COMPITI DA SVOLGERE:
• A. Per favore, elenca le voci separate da lineette nella riga sotto il titolo della sentenza.
• B. Riproduci il passo della sentenza che inizia con "La C.T.P. di" e termina con "in misura fissa.".

BLOCCO DI TESTO:

####################

CORTE DI CASSAZIONE – Sentenza 04 agosto 2020, n. 16661
Tributi – Imposta di registro – Operazioni negoziali – Imposta in misura fissa – Verificabilità – Prova
Esposizione del fatto
1. La società J. C. s.r.l. impugnava l’avviso di liquidazione emesso dall’Agenzia delle Entrate, avente ad oggetto l’applicazione dell’imposta di registro in misura proporzionale sulle somme portate da decreto ingiuntivo, emesso dal tribunale di Napoli in favore della società, relativo a crediti dalla stessa acquistati pro soluto, contestandone la legittimità sul rilievo che, svolgendo essa attività di finanziamento e non di recupero crediti, l’atto giudiziario doveva essere sottoposto all’imposta in misura fissa, sulla base del disposto di cui all’art. 40 del d.P.R. n. 131/86 e della nota II dell’art. 8 della tariffa allegata; ciò, in quanto, proprio per la natura finanziaria delle operazioni in questione, esse rientravano nel campo di applicazione dell’IVA, sebbene tra le operazioni esenti, ex art. 10 comma primo d.P.R. n. 633/72.
La C.T.P. di Napoli accoglieva il ricorso della società contribuente, riconoscendo la natura finanziaria alle operazioni negoziali poste in essere dalla società J. C., con conseguente applicazione dell’imposta in misura fissa.

####################

ELENCO DEI DATI:
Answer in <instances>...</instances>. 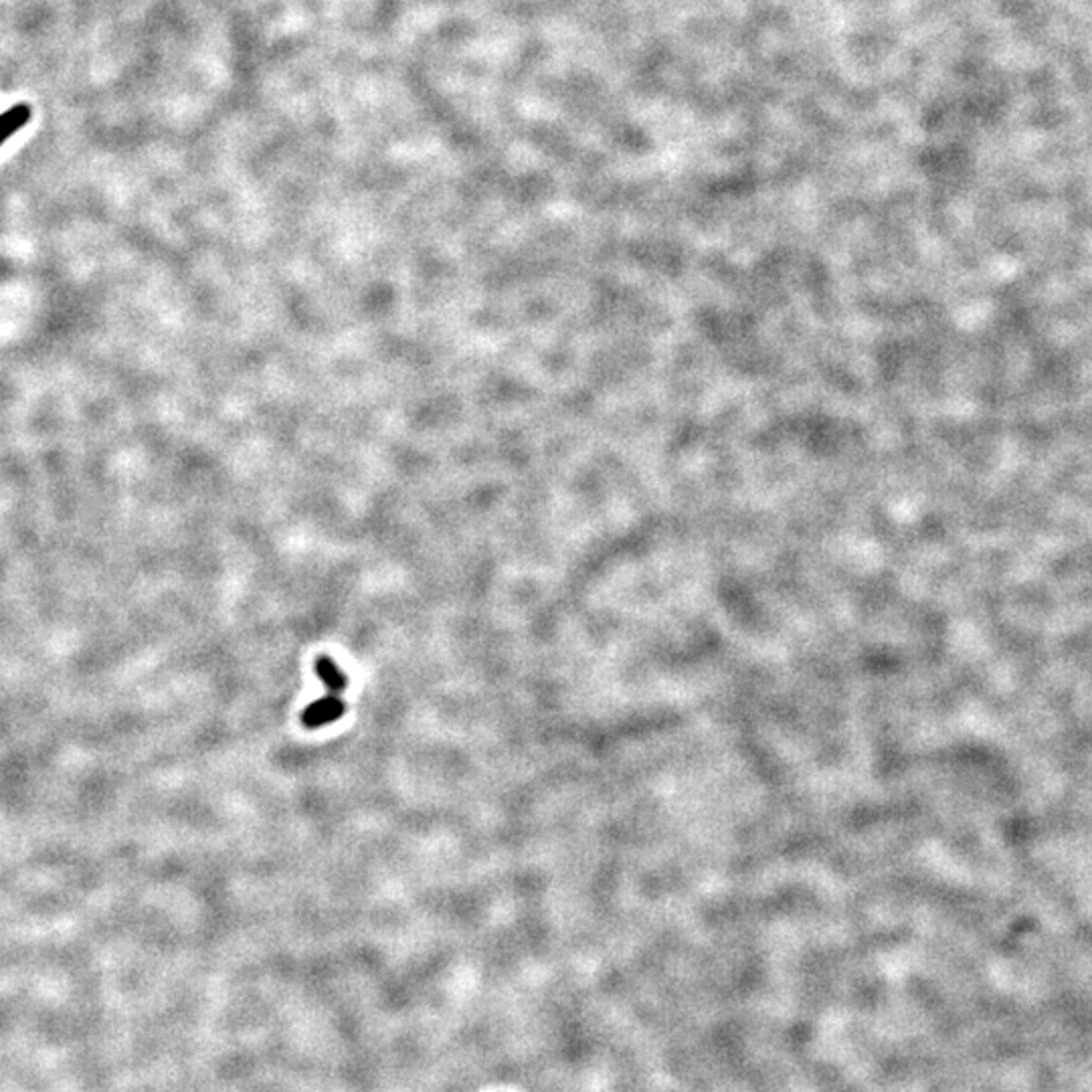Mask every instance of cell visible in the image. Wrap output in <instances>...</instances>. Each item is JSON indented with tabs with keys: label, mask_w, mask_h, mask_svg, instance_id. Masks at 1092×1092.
Wrapping results in <instances>:
<instances>
[{
	"label": "cell",
	"mask_w": 1092,
	"mask_h": 1092,
	"mask_svg": "<svg viewBox=\"0 0 1092 1092\" xmlns=\"http://www.w3.org/2000/svg\"><path fill=\"white\" fill-rule=\"evenodd\" d=\"M31 120V110L27 106H15L10 110H6L3 116H0V148L3 144L9 140L10 136L21 130V127L27 124Z\"/></svg>",
	"instance_id": "cell-3"
},
{
	"label": "cell",
	"mask_w": 1092,
	"mask_h": 1092,
	"mask_svg": "<svg viewBox=\"0 0 1092 1092\" xmlns=\"http://www.w3.org/2000/svg\"><path fill=\"white\" fill-rule=\"evenodd\" d=\"M344 702L340 694L328 692V696L322 700H316L314 704H310L306 711L302 712V723L306 728H320L326 725L336 723L338 718H342L344 714Z\"/></svg>",
	"instance_id": "cell-1"
},
{
	"label": "cell",
	"mask_w": 1092,
	"mask_h": 1092,
	"mask_svg": "<svg viewBox=\"0 0 1092 1092\" xmlns=\"http://www.w3.org/2000/svg\"><path fill=\"white\" fill-rule=\"evenodd\" d=\"M316 674H318V678L322 680V684L328 688V692L342 694L344 688H347V684H348L347 676H344L342 670L336 666V662L332 660V657H328V656L318 657Z\"/></svg>",
	"instance_id": "cell-2"
}]
</instances>
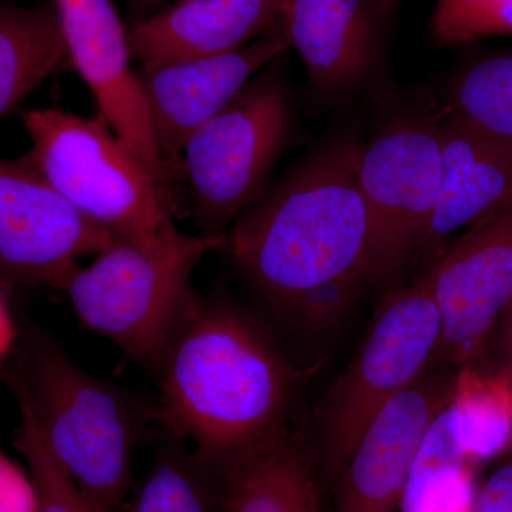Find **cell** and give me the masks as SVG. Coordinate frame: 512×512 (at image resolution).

####################

RISULTATI:
• A.
- Tributi
- Imposta di registro
- Operazioni negoziali
- Imposta in misura fissa
- Verificabilità
- Prova

• B.
La C.T.P. di Napoli accoglieva il ricorso della società contribuente, riconoscendo la natura finanziaria alle operazioni negoziali poste in essere dalla società J. C., con conseguente applicazione dell’imposta in misura fissa.